What you will do →
Keep the pictures out of the copy and print all the entries below exactly.

Supplied data →

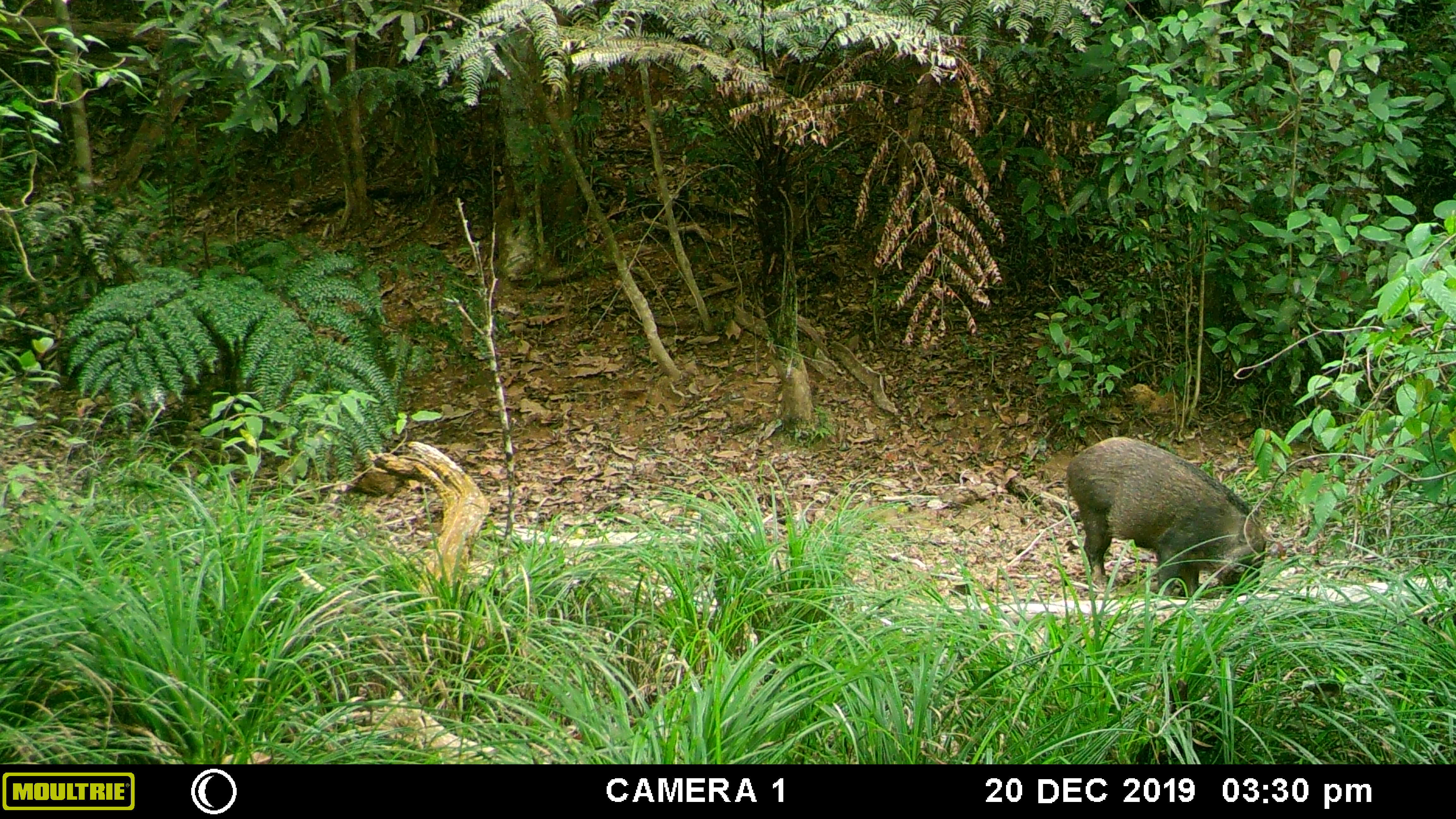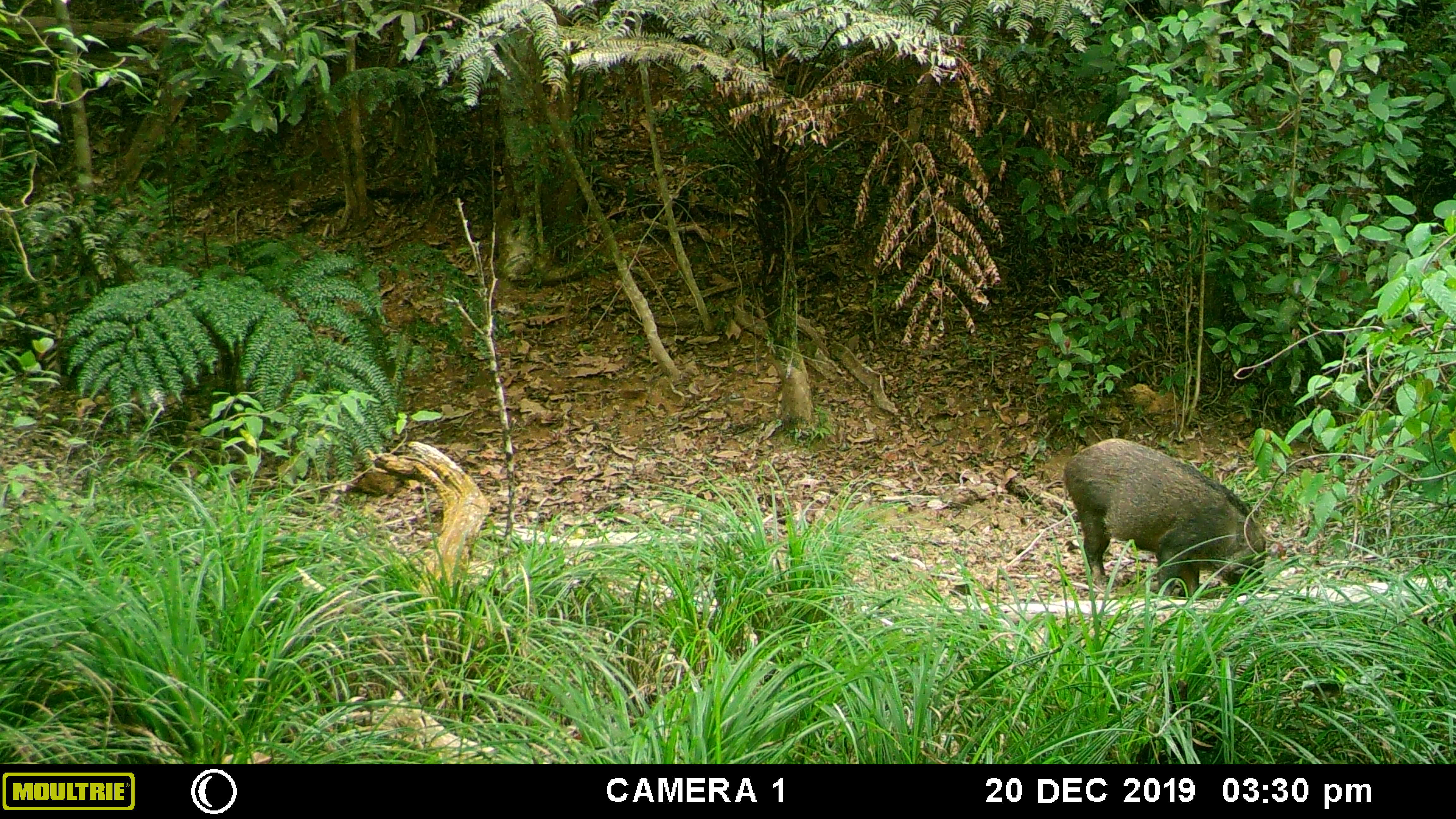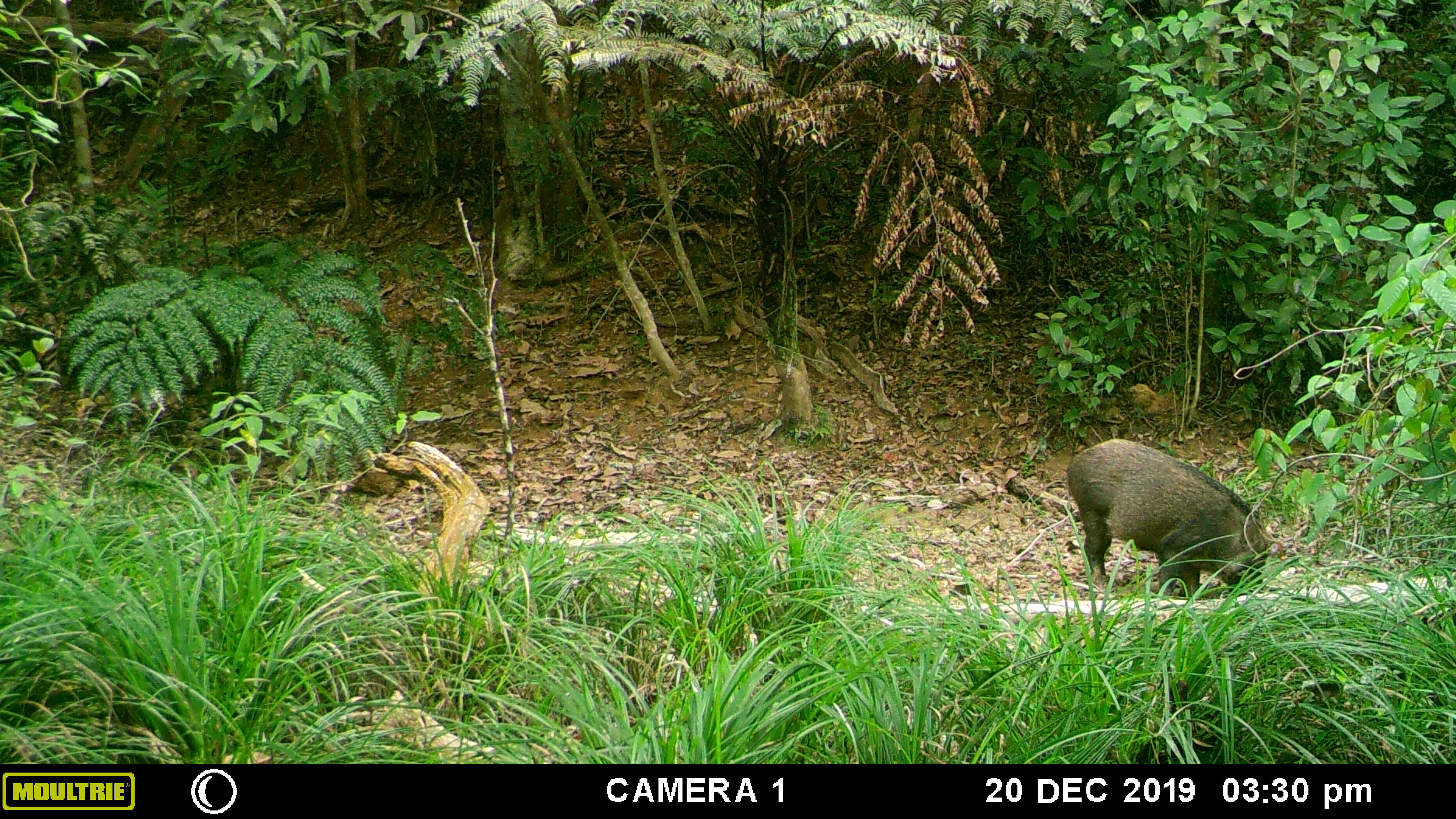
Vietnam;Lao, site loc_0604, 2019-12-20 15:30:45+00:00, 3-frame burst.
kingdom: Animalia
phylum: Chordata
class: Mammalia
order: Artiodactyla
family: Suidae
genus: Sus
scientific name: Sus scrofa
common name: eurasian wild pig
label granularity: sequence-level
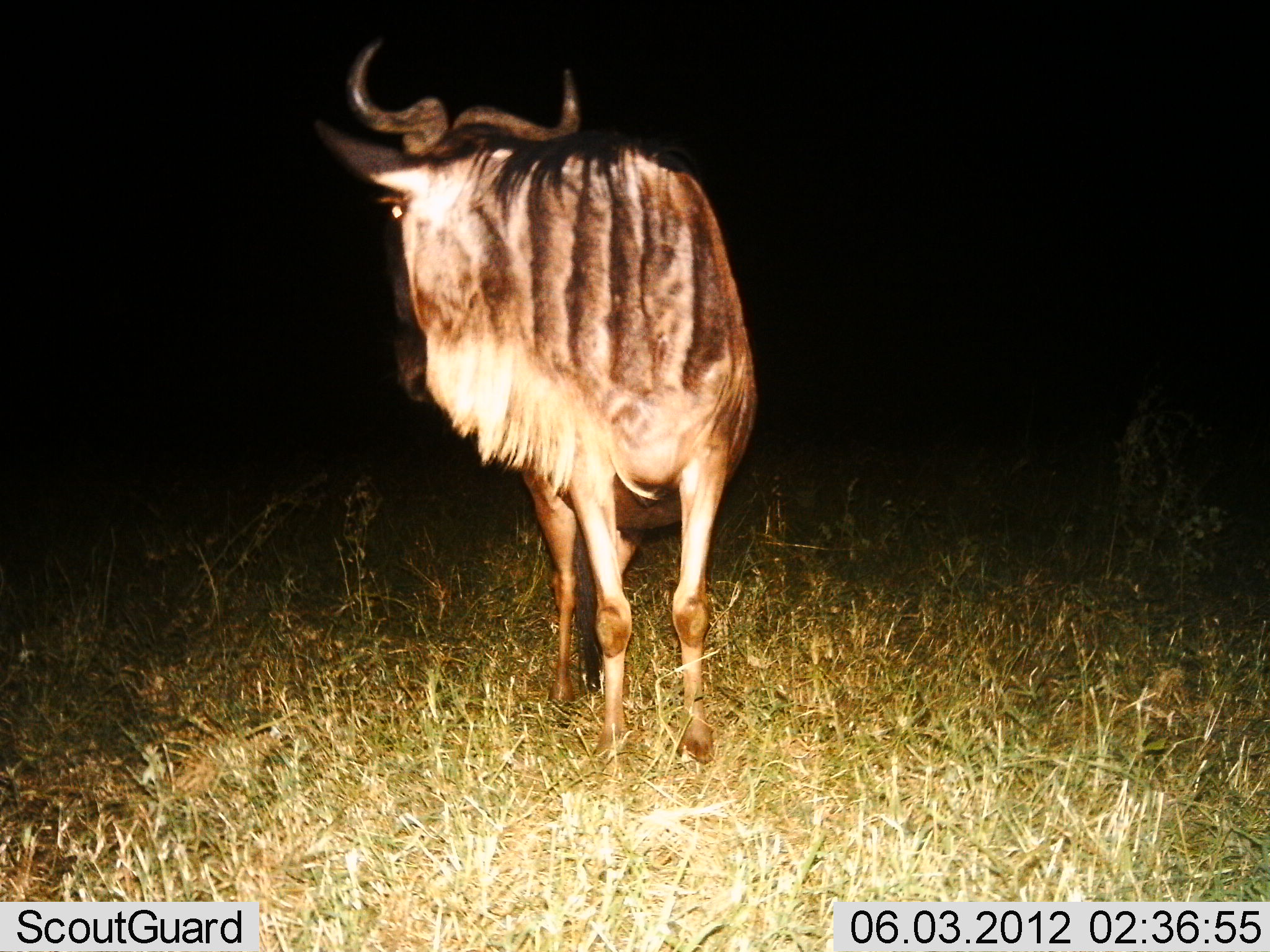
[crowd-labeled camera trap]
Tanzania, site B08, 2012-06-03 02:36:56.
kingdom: Animalia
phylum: Chordata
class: Mammalia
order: Artiodactyla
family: Bovidae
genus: Connochaetes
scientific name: Connochaetes taurinus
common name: blue wildebeest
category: wildebeest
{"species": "wildebeest (blue wildebeest) (Connochaetes taurinus)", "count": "1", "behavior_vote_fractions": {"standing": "100%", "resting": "0%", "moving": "0%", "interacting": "0%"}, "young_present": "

Response for this exercise →
Vietnam;Lao, site loc_0604, 2019-12-20 15:30:45+00:00, 3-frame burst.
kingdom: Animalia
phylum: Chordata
class: Mammalia
order: Artiodactyla
family: Suidae
genus: Sus
scientific name: Sus scrofa
common name: eurasian wild pig
label granularity: sequence-level
[crowd-labeled camera trap]
Tanzania, site B08, 2012-06-03 02:36:56.
kingdom: Animalia
phylum: Chordata
class: Mammalia
order: Artiodactyla
family: Bovidae
genus: Connochaetes
scientific name: Connochaetes taurinus
common name: blue wildebeest
category: wildebeest
{"species": "wildebeest (blue wildebeest) (Connochaetes taurinus)", "count": "1", "behavior_vote_fractions": {"standing": "100%", "resting": "0%", "moving": "0%", "interacting": "0%"}, "young_present": "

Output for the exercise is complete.